- Die Aufgabe
Mach aus den folgenden Einträgen eine nummerierte Liste und lass dabei alle Leerzeilen weg.

- Gegebene Einträge
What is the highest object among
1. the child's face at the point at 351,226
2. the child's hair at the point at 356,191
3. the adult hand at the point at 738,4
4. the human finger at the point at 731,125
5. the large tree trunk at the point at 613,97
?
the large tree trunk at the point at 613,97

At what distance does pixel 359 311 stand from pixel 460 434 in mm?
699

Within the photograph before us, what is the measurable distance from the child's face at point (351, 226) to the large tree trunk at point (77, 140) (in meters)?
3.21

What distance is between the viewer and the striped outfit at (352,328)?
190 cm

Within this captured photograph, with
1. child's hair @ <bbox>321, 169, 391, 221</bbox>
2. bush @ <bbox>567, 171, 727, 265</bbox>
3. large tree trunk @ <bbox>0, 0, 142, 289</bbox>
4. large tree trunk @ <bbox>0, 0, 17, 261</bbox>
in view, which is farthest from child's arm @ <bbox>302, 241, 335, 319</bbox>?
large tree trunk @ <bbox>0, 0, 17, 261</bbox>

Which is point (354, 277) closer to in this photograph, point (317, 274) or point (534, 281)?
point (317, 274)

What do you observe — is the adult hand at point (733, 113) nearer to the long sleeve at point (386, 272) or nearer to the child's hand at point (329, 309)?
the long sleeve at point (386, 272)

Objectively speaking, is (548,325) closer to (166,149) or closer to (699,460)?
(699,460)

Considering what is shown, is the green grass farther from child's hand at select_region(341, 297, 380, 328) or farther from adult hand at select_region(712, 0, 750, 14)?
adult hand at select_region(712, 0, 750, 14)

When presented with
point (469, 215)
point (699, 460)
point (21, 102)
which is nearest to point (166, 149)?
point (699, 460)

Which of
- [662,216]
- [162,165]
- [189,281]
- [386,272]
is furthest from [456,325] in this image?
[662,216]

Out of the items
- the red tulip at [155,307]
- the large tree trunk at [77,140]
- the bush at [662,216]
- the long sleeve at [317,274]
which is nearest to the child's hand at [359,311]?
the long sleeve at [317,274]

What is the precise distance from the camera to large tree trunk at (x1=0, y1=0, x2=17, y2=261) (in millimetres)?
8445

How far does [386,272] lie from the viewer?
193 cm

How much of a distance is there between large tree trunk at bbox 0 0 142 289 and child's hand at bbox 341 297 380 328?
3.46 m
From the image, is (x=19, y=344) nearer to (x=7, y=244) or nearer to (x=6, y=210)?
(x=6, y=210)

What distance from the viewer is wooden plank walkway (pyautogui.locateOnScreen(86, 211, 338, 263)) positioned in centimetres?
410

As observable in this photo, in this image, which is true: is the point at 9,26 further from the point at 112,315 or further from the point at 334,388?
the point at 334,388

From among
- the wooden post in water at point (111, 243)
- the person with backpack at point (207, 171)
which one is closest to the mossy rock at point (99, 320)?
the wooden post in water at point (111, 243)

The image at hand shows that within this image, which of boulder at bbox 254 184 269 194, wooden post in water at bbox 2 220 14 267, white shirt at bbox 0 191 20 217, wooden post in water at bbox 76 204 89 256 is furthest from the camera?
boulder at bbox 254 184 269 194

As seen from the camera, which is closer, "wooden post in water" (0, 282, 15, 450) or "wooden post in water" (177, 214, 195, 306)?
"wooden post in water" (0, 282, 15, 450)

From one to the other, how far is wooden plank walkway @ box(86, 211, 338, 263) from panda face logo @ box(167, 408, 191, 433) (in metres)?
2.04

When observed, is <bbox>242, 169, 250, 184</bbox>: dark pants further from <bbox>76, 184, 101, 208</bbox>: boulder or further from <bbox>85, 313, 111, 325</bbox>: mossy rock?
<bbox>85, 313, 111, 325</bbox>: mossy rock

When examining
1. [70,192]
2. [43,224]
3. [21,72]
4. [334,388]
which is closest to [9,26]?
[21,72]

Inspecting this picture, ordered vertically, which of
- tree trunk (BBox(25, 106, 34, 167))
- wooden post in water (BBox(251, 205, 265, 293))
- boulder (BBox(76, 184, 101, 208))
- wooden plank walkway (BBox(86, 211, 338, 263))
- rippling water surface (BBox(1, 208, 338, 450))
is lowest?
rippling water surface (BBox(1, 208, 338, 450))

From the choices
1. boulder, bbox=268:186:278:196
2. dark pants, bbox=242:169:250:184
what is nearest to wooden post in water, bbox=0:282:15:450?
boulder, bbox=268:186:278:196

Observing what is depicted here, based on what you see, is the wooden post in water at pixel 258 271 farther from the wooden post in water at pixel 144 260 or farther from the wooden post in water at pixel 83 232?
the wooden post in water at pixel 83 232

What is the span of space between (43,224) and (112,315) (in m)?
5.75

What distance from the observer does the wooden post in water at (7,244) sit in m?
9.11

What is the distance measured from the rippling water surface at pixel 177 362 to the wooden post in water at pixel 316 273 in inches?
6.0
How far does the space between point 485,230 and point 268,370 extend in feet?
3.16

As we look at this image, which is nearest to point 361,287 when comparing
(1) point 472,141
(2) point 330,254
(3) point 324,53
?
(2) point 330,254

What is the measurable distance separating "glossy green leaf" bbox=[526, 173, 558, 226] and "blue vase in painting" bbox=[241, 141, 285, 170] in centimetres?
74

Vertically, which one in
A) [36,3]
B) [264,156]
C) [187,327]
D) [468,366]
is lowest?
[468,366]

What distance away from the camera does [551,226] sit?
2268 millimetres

- Erwartete Antwort
1. What is the highest object among
2. 1. the child's face at the point at 351,226
3. 2. the child's hair at the point at 356,191
4. 3. the adult hand at the point at 738,4
5. 4. the human finger at the point at 731,125
6. 5. the large tree trunk at the point at 613,97
7. ?
8. the large tree trunk at the point at 613,97
9. At what distance does pixel 359 311 stand from pixel 460 434 in mm?
10. 699
11. Within the photograph before us, what is the measurable distance from the child's face at point (351, 226) to the large tree trunk at point (77, 140) (in meters)?
12. 3.21
13. What distance is between the viewer and the striped outfit at (352,328)?
14. 190 cm
15. Within this captured photograph, with
16. 1. child's hair @ <bbox>321, 169, 391, 221</bbox>
17. 2. bush @ <bbox>567, 171, 727, 265</bbox>
18. 3. large tree trunk @ <bbox>0, 0, 142, 289</bbox>
19. 4. large tree trunk @ <bbox>0, 0, 17, 261</bbox>
20. in view, which is farthest from child's arm @ <bbox>302, 241, 335, 319</bbox>?
21. large tree trunk @ <bbox>0, 0, 17, 261</bbox>
22. Which is point (354, 277) closer to in this photograph, point (317, 274) or point (534, 281)?
23. point (317, 274)
24. What do you observe — is the adult hand at point (733, 113) nearer to the long sleeve at point (386, 272) or nearer to the child's hand at point (329, 309)?
25. the long sleeve at point (386, 272)
26. Objectively speaking, is (548,325) closer to (166,149) or closer to (699,460)?
27. (699,460)
28. Considering what is shown, is the green grass farther from child's hand at select_region(341, 297, 380, 328) or farther from adult hand at select_region(712, 0, 750, 14)?
29. adult hand at select_region(712, 0, 750, 14)
30. When presented with
31. point (469, 215)
32. point (699, 460)
33. point (21, 102)
34. which is nearest to point (166, 149)?
35. point (699, 460)
36. Which of
37. - [662,216]
38. - [162,165]
39. - [189,281]
40. - [386,272]
41. is furthest from [456,325] in this image?
42. [662,216]
43. Out of the items
44. - the red tulip at [155,307]
45. - the large tree trunk at [77,140]
46. - the bush at [662,216]
47. - the long sleeve at [317,274]
48. which is nearest to the child's hand at [359,311]?
49. the long sleeve at [317,274]
50. What is the precise distance from the camera to large tree trunk at (x1=0, y1=0, x2=17, y2=261) (in millimetres)?
51. 8445
52. How far does [386,272] lie from the viewer?
53. 193 cm
54. How much of a distance is there between large tree trunk at bbox 0 0 142 289 and child's hand at bbox 341 297 380 328?
55. 3.46 m
56. From the image, is (x=19, y=344) nearer to (x=7, y=244) or nearer to (x=6, y=210)?
57. (x=6, y=210)
58. What distance from the viewer is wooden plank walkway (pyautogui.locateOnScreen(86, 211, 338, 263)) positioned in centimetres?
59. 410
60. As observable in this photo, in this image, which is true: is the point at 9,26 further from the point at 112,315 or further from the point at 334,388?
61. the point at 334,388
62. From among
63. - the wooden post in water at point (111, 243)
64. - the person with backpack at point (207, 171)
65. which one is closest to the mossy rock at point (99, 320)?
66. the wooden post in water at point (111, 243)
67. The image at hand shows that within this image, which of boulder at bbox 254 184 269 194, wooden post in water at bbox 2 220 14 267, white shirt at bbox 0 191 20 217, wooden post in water at bbox 76 204 89 256 is furthest from the camera?
68. boulder at bbox 254 184 269 194
69. As seen from the camera, which is closer, "wooden post in water" (0, 282, 15, 450) or "wooden post in water" (177, 214, 195, 306)?
70. "wooden post in water" (0, 282, 15, 450)
71. From one to the other, how far is wooden plank walkway @ box(86, 211, 338, 263) from panda face logo @ box(167, 408, 191, 433) (in metres)?
72. 2.04
73. When observed, is <bbox>242, 169, 250, 184</bbox>: dark pants further from <bbox>76, 184, 101, 208</bbox>: boulder or further from <bbox>85, 313, 111, 325</bbox>: mossy rock?
74. <bbox>85, 313, 111, 325</bbox>: mossy rock
75. When examining
76. 1. [70,192]
77. 2. [43,224]
78. 3. [21,72]
79. 4. [334,388]
80. which is closest to [9,26]?
81. [21,72]
82. Inspecting this picture, ordered vertically, which of
83. - tree trunk (BBox(25, 106, 34, 167))
84. - wooden post in water (BBox(251, 205, 265, 293))
85. - boulder (BBox(76, 184, 101, 208))
86. - wooden plank walkway (BBox(86, 211, 338, 263))
87. - rippling water surface (BBox(1, 208, 338, 450))
88. is lowest?
89. rippling water surface (BBox(1, 208, 338, 450))
90. From the choices
91. 1. boulder, bbox=268:186:278:196
92. 2. dark pants, bbox=242:169:250:184
93. what is nearest to wooden post in water, bbox=0:282:15:450?
94. boulder, bbox=268:186:278:196
95. Observing what is depicted here, based on what you see, is the wooden post in water at pixel 258 271 farther from the wooden post in water at pixel 144 260 or farther from the wooden post in water at pixel 83 232?
96. the wooden post in water at pixel 83 232
97. What is the span of space between (43,224) and (112,315) (in m)?
98. 5.75
99. What distance from the observer does the wooden post in water at (7,244) sit in m?
100. 9.11
101. What is the distance measured from the rippling water surface at pixel 177 362 to the wooden post in water at pixel 316 273 in inches?
102. 6.0
103. How far does the space between point 485,230 and point 268,370 extend in feet?
104. 3.16
105. As we look at this image, which is nearest to point 361,287 when comparing
106. (1) point 472,141
107. (2) point 330,254
108. (3) point 324,53
109. ?
110. (2) point 330,254
111. What is the measurable distance separating "glossy green leaf" bbox=[526, 173, 558, 226] and "blue vase in painting" bbox=[241, 141, 285, 170] in centimetres?
112. 74
113. Vertically, which one in
114. A) [36,3]
115. B) [264,156]
116. C) [187,327]
117. D) [468,366]
118. is lowest?
119. [468,366]
120. What distance away from the camera does [551,226] sit?
121. 2268 millimetres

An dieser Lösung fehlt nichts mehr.